# New fish



## ron v (Feb 24, 2005)

Gosh, I wish I could take good photos. This fish just came in yesterday after being in the mail for six days. This may be the most striking fish in my collection. It is an Apistogramma cacatuoides "yellow bodied orange flash".









[/IMG]


----------



## leveldrummer (May 27, 2005)

that little dude has the coolest mo-hawk ever. what are they?


----------



## Lydia (Feb 6, 2005)

It's beautiful!!


----------



## dwool36 (Jan 31, 2006)

Is that a type of dwarf Cuckoo? I was looking at getting a harem, but the ones I looked at were red and blue instead of orange and yellow?


----------



## Guest (Mar 1, 2006)

ron v said:


> It is an Apistogramma cacatuoides "yellow bodied orange flash".

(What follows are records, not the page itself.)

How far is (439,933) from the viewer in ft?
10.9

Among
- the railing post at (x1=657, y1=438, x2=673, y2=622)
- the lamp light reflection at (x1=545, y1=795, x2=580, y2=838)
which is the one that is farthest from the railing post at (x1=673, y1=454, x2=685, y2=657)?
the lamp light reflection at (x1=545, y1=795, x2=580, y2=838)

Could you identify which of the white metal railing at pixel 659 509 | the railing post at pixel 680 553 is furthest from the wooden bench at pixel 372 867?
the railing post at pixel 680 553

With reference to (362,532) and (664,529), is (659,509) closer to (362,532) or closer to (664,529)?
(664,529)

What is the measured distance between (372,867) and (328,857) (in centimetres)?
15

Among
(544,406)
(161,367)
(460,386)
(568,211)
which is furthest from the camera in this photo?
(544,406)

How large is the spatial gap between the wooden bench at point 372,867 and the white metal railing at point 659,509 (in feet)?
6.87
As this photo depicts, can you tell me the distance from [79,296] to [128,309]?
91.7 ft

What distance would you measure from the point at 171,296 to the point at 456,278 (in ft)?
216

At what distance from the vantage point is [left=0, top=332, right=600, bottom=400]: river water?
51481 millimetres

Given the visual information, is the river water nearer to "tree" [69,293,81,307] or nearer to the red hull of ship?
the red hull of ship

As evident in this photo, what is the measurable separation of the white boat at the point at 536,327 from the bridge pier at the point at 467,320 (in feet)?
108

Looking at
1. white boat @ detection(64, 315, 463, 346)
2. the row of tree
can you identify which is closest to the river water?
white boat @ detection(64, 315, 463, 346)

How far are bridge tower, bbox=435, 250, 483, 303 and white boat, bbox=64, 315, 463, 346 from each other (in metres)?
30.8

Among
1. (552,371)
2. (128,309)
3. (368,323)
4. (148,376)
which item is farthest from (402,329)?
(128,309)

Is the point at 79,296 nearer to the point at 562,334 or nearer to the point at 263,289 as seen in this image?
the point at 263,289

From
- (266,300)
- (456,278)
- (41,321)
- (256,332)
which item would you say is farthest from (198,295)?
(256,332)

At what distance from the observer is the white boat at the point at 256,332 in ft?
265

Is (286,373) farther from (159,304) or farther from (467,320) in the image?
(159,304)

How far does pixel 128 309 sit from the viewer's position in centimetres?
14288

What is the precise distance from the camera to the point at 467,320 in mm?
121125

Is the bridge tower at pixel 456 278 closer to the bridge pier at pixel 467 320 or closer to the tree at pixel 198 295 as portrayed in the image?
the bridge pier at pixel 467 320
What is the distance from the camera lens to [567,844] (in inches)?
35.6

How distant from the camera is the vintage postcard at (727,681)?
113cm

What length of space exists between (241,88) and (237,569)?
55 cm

awesome looking little fish ron! i agree leveldrummer, it has an awesome mohawk! lol


----------



## AshleytheGreat (Jul 24, 2005)

Awww! They are so cute!


----------



## fishfreaks (Jan 19, 2005)

Awesome fish!! Congrats on the new additions!


----------



## xlabidokidx (Mar 2, 2006)

that is one of the coolest looking fish i have ever seen in my life espeicially because of the mohawk like Leveldrummer said LOL


----------



## Georgia Peach (Sep 23, 2005)

way cool! I really like those little jokers!


----------



## Cichlid Man (Jan 19, 2005)

Good choice Ron. I hope you get some fry out of them.


----------